---------- MATERIAL PROVIDED ----------

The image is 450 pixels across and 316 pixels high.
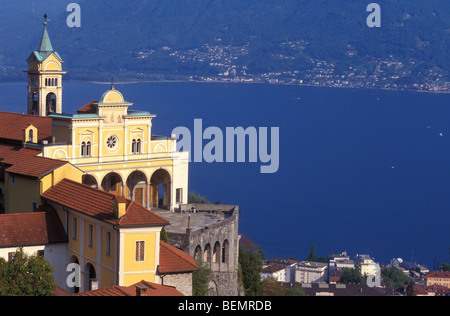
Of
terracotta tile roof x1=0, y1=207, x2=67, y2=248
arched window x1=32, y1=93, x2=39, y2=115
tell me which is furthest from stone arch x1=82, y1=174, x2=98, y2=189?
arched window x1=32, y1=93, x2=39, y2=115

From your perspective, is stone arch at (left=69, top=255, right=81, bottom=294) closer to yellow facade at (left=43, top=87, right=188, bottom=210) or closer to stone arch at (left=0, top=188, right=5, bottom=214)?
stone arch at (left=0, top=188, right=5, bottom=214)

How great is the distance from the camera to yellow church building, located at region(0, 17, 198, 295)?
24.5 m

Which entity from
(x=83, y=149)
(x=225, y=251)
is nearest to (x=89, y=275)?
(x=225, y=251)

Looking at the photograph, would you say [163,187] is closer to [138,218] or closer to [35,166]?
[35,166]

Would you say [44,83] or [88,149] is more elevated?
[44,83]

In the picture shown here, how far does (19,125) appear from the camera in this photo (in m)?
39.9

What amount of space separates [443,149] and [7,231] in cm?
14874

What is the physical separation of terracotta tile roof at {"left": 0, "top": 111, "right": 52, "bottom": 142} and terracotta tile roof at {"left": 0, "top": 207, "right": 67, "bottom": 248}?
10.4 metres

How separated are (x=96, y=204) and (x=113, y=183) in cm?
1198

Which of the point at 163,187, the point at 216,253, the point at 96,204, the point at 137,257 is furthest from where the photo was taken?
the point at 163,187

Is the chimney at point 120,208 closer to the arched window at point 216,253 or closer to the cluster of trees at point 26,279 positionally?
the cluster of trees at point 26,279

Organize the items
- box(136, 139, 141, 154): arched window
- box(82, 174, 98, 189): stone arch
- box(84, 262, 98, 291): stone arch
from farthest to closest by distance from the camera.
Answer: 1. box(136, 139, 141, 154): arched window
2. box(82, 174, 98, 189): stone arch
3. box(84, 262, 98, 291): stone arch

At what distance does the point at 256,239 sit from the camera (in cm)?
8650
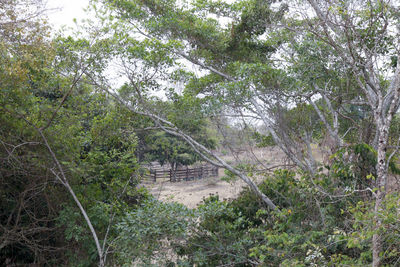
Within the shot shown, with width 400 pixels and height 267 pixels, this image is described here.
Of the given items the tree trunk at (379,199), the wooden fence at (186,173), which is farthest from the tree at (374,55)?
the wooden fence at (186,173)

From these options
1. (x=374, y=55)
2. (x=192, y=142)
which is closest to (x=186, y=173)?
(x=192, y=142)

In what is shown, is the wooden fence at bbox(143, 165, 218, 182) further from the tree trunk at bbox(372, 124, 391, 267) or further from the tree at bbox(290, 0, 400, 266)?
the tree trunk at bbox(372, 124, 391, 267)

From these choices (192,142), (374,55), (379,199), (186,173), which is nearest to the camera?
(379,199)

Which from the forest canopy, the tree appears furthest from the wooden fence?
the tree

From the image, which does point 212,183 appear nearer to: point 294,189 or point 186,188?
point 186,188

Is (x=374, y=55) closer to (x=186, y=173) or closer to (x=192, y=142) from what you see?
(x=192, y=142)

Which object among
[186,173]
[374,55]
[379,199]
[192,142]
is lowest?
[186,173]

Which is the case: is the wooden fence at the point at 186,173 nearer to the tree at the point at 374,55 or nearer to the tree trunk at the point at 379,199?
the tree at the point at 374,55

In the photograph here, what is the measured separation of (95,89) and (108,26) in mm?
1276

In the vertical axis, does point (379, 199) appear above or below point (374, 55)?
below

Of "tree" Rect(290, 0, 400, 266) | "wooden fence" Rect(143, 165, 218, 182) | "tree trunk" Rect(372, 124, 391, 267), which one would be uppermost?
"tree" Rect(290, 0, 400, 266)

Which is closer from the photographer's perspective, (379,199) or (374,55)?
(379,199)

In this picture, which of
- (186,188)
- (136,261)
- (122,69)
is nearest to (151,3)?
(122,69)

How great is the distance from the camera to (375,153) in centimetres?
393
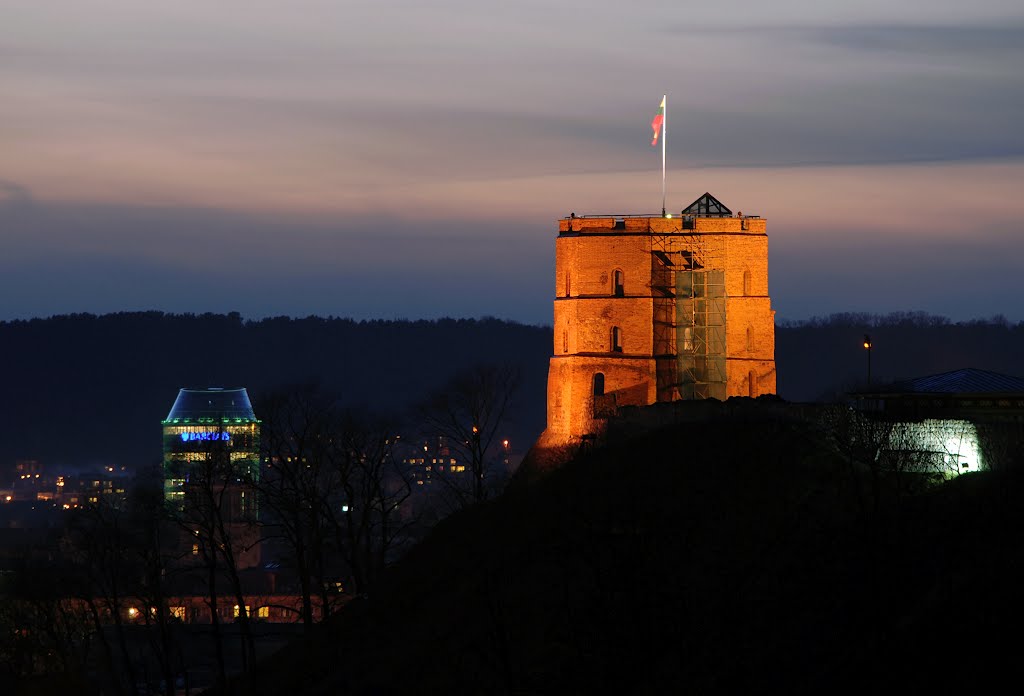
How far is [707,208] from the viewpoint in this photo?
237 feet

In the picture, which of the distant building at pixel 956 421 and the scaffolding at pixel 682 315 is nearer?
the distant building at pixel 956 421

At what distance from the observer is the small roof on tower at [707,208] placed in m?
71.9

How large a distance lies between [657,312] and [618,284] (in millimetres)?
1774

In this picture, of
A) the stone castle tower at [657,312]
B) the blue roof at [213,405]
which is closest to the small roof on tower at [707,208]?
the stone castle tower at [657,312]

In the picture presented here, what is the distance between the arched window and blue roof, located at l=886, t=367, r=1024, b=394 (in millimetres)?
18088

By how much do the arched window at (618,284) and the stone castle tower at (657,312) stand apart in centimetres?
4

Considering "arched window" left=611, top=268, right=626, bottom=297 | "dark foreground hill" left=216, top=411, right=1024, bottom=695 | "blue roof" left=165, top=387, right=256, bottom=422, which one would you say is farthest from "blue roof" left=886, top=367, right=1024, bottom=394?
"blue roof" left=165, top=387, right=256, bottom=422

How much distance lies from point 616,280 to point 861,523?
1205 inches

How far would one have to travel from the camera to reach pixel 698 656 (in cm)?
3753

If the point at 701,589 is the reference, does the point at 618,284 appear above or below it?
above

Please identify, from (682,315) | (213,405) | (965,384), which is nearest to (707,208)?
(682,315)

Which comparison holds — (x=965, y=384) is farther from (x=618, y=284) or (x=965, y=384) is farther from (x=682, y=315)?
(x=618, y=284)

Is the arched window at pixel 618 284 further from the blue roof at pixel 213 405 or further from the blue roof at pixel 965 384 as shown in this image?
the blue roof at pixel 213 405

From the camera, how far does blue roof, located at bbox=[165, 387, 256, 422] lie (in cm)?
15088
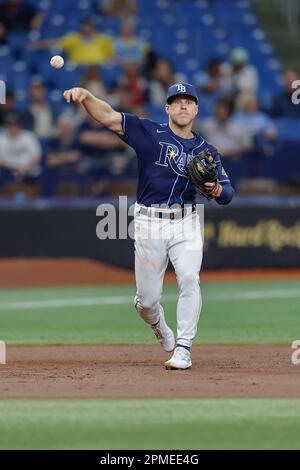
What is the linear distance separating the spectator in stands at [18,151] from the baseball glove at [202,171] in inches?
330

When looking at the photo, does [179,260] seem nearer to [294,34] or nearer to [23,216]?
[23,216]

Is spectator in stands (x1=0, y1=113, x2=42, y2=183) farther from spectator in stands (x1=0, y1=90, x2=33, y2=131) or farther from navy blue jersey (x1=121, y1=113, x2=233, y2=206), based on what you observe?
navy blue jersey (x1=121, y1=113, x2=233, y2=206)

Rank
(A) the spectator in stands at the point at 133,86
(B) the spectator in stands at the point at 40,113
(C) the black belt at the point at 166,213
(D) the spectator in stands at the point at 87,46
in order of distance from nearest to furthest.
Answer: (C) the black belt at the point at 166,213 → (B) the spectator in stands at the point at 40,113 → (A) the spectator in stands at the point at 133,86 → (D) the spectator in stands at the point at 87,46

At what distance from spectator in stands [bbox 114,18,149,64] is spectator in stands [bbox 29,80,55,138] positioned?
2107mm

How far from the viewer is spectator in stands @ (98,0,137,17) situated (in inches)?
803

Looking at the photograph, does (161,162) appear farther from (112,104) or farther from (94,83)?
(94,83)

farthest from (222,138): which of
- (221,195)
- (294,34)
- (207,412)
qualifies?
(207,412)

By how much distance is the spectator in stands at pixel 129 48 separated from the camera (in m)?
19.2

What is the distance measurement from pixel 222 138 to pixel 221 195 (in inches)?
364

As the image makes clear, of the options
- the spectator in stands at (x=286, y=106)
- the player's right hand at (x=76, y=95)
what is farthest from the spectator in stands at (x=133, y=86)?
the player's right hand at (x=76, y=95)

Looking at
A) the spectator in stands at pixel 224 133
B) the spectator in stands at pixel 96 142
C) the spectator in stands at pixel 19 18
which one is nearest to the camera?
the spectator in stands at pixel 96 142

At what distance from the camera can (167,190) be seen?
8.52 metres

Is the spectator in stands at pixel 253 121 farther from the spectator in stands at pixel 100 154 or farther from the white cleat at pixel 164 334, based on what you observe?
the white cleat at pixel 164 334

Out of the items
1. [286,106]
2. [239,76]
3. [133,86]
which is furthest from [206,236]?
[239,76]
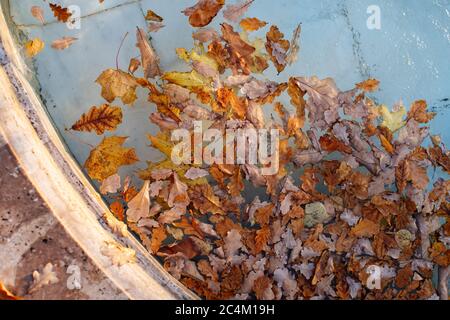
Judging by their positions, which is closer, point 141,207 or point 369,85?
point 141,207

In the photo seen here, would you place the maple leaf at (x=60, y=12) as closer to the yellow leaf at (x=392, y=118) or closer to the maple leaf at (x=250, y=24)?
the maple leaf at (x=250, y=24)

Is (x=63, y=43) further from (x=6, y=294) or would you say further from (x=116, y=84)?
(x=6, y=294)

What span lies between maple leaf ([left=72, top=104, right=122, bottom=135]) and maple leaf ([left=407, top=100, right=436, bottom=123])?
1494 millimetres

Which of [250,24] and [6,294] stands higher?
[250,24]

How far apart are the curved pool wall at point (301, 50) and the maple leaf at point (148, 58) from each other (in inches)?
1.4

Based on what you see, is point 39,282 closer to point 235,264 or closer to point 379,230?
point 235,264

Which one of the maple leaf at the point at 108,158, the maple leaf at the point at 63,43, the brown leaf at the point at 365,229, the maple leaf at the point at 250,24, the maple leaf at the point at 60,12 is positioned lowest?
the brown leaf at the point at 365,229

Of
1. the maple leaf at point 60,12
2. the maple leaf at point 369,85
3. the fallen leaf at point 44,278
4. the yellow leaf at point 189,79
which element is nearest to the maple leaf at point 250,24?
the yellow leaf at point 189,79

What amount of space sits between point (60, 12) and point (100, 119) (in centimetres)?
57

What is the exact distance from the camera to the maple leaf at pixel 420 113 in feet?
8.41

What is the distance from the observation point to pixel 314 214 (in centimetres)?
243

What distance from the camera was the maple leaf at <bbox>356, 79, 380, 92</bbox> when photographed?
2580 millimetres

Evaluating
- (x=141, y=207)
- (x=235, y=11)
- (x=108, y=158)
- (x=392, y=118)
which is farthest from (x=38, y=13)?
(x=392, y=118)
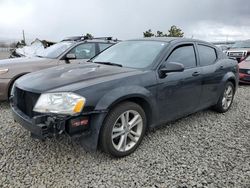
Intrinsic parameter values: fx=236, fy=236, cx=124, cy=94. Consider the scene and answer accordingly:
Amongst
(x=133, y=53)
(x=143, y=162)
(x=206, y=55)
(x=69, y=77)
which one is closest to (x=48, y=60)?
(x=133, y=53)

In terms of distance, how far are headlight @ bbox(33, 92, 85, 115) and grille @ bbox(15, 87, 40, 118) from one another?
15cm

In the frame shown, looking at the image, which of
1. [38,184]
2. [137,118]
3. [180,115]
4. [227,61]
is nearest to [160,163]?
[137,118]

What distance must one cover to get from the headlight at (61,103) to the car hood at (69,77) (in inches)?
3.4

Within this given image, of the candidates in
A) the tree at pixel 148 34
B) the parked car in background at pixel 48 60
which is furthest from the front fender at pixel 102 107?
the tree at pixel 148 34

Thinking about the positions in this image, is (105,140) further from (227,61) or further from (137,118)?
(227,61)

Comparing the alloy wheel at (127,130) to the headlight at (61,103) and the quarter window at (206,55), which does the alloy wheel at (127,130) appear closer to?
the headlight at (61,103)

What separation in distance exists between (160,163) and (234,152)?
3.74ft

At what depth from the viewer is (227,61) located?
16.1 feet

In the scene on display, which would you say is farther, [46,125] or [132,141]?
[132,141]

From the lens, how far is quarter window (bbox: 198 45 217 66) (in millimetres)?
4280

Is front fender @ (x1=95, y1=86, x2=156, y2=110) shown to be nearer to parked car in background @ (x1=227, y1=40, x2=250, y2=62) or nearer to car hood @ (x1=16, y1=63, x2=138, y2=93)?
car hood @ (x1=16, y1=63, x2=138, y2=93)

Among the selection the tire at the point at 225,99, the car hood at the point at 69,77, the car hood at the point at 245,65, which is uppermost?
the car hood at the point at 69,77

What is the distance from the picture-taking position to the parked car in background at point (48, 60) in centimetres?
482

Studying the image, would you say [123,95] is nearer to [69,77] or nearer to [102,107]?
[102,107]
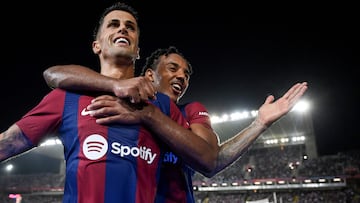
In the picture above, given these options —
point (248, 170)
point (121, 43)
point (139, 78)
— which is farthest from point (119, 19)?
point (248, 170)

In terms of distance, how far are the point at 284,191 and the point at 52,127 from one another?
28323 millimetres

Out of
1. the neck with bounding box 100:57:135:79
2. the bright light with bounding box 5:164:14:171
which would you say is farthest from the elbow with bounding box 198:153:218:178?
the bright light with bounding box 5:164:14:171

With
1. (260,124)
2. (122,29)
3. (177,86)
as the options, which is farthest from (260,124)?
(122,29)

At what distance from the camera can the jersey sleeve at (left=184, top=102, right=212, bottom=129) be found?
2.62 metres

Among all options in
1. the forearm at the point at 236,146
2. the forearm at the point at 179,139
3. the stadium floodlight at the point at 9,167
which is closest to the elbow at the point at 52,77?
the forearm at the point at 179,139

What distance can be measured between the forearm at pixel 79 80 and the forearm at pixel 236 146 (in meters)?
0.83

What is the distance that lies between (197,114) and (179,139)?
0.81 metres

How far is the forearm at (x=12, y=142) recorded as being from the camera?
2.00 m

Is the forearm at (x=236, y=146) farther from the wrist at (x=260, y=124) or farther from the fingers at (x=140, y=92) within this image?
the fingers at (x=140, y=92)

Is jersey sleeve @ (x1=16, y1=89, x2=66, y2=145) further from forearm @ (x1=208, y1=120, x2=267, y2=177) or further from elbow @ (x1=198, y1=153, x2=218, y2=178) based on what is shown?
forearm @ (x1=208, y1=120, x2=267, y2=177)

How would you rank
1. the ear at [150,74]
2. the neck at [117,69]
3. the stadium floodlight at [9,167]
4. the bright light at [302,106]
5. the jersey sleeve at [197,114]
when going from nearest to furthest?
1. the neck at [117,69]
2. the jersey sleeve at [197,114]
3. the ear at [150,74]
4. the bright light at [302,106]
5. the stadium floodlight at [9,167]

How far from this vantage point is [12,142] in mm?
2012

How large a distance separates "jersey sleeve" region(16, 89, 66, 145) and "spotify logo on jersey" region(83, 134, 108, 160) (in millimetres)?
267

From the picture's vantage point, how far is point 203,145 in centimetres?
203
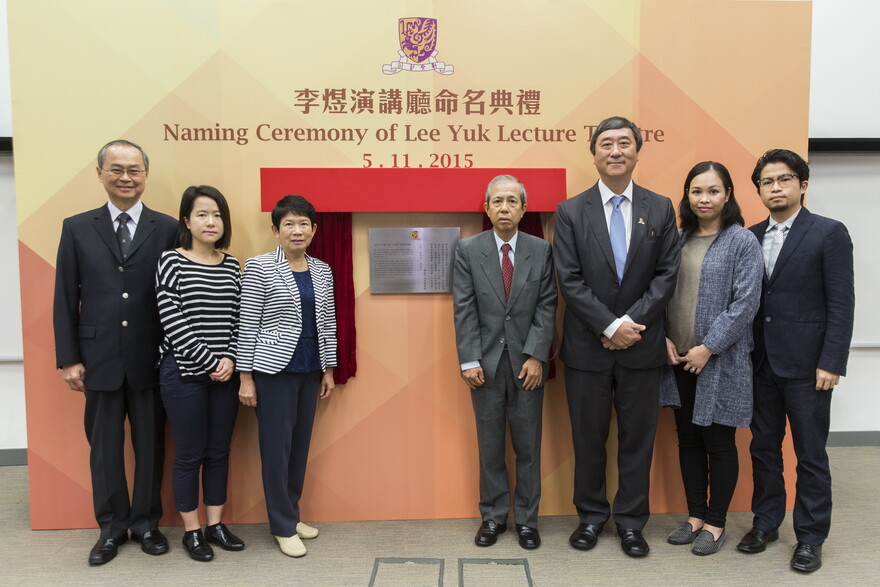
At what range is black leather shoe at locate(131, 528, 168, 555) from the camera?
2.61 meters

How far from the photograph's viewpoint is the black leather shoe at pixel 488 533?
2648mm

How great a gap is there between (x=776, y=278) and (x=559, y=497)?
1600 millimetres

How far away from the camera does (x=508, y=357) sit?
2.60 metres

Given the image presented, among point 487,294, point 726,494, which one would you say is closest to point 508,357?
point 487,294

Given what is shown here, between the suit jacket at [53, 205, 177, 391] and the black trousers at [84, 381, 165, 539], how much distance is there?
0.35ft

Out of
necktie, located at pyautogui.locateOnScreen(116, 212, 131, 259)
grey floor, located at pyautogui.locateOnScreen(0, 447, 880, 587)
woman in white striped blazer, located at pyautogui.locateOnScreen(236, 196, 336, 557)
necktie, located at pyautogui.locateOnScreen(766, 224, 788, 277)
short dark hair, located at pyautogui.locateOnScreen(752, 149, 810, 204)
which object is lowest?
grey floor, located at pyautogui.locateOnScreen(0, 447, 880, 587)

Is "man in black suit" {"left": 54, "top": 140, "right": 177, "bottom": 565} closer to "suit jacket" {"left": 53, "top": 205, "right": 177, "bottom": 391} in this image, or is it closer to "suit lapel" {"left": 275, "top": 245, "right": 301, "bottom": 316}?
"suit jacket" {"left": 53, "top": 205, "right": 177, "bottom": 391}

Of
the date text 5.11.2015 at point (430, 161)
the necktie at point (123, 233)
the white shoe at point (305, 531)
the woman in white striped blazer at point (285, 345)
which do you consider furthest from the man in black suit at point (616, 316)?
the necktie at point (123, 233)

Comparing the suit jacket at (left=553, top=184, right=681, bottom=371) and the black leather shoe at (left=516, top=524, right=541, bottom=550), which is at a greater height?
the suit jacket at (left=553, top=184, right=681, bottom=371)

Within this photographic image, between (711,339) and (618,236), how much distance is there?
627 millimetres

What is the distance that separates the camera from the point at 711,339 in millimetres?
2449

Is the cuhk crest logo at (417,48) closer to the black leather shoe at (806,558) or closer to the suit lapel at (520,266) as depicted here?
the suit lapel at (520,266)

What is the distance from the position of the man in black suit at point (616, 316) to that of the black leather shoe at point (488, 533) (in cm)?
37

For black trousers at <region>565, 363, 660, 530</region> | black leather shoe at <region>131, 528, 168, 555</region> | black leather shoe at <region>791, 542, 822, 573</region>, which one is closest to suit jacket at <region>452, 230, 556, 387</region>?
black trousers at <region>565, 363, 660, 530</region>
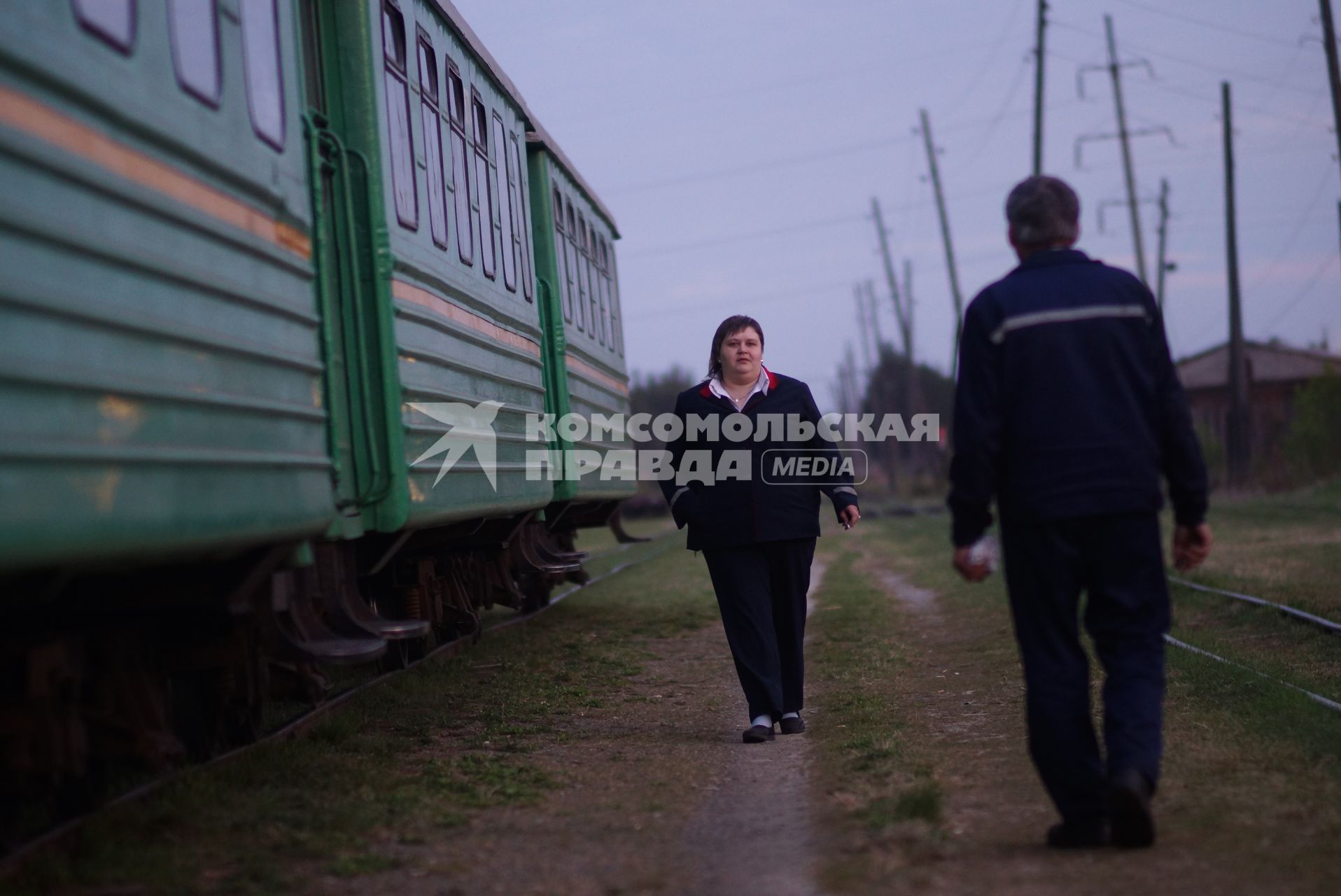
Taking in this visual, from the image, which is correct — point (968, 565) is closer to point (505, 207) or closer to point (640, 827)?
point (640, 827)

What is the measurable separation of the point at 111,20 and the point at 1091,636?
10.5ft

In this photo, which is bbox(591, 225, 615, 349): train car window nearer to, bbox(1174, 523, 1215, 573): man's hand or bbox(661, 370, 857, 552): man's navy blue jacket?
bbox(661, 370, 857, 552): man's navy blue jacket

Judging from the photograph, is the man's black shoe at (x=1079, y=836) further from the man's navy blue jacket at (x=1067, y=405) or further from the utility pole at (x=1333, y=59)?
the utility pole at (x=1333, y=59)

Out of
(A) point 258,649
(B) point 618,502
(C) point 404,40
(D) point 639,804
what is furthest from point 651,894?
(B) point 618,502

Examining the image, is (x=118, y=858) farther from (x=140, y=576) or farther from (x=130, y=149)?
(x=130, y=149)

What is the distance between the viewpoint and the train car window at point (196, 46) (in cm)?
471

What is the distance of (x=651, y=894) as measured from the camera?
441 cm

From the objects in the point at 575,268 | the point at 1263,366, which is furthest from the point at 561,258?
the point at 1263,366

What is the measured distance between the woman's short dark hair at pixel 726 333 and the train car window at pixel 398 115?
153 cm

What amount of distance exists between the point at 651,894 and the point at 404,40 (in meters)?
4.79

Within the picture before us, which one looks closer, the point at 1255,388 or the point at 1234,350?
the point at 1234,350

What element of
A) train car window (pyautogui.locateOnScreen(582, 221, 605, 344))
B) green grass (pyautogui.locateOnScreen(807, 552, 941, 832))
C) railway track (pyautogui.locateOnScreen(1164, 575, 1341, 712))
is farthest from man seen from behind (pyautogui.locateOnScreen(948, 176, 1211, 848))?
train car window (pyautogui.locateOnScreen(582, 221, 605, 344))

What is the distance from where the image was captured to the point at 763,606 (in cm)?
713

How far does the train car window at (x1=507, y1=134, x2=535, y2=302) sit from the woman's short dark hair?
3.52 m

----------

- _WHAT THIS TASK INVOLVES_: Give the records starting at the line containing "How far is the" and ending at the line containing "2.60 metres" as a numbered list, with blank lines omitted. Leave out the picture lines.

- _REPLY TO THE TASK_:
1. How far is the forearm at (x=12, y=142) recorded as being from the camera?
2. 2.00 m
3. Is the forearm at (x=236, y=146) farther from the wrist at (x=260, y=124) or farther from the fingers at (x=140, y=92) within this image?
4. the fingers at (x=140, y=92)
5. Is jersey sleeve @ (x1=16, y1=89, x2=66, y2=145) further from forearm @ (x1=208, y1=120, x2=267, y2=177) or further from elbow @ (x1=198, y1=153, x2=218, y2=178) based on what is shown?
6. forearm @ (x1=208, y1=120, x2=267, y2=177)
7. How would you rank
8. 1. the ear at [150,74]
9. 2. the neck at [117,69]
10. 3. the stadium floodlight at [9,167]
11. 4. the bright light at [302,106]
12. 5. the jersey sleeve at [197,114]
13. when going from nearest to furthest?
14. 1. the neck at [117,69]
15. 2. the jersey sleeve at [197,114]
16. 3. the ear at [150,74]
17. 4. the bright light at [302,106]
18. 5. the stadium floodlight at [9,167]
19. How far from this vantage point is [12,142] in mm?
20. 2012
21. How large a distance separates "jersey sleeve" region(16, 89, 66, 145) and "spotify logo on jersey" region(83, 134, 108, 160) (in millimetres)?
22. 267
23. From the picture's vantage point, how far is point 203,145 in centimetres?
24. 203
25. At what range is black leather shoe at locate(131, 528, 168, 555) from the camera?
26. 2.61 meters
27. How far from the photograph's viewpoint is the black leather shoe at pixel 488 533?
28. 2648mm
29. How great a gap is there between (x=776, y=278) and (x=559, y=497)?
30. 1600 millimetres
31. How far away from the camera does (x=508, y=357) sit?
32. 2.60 metres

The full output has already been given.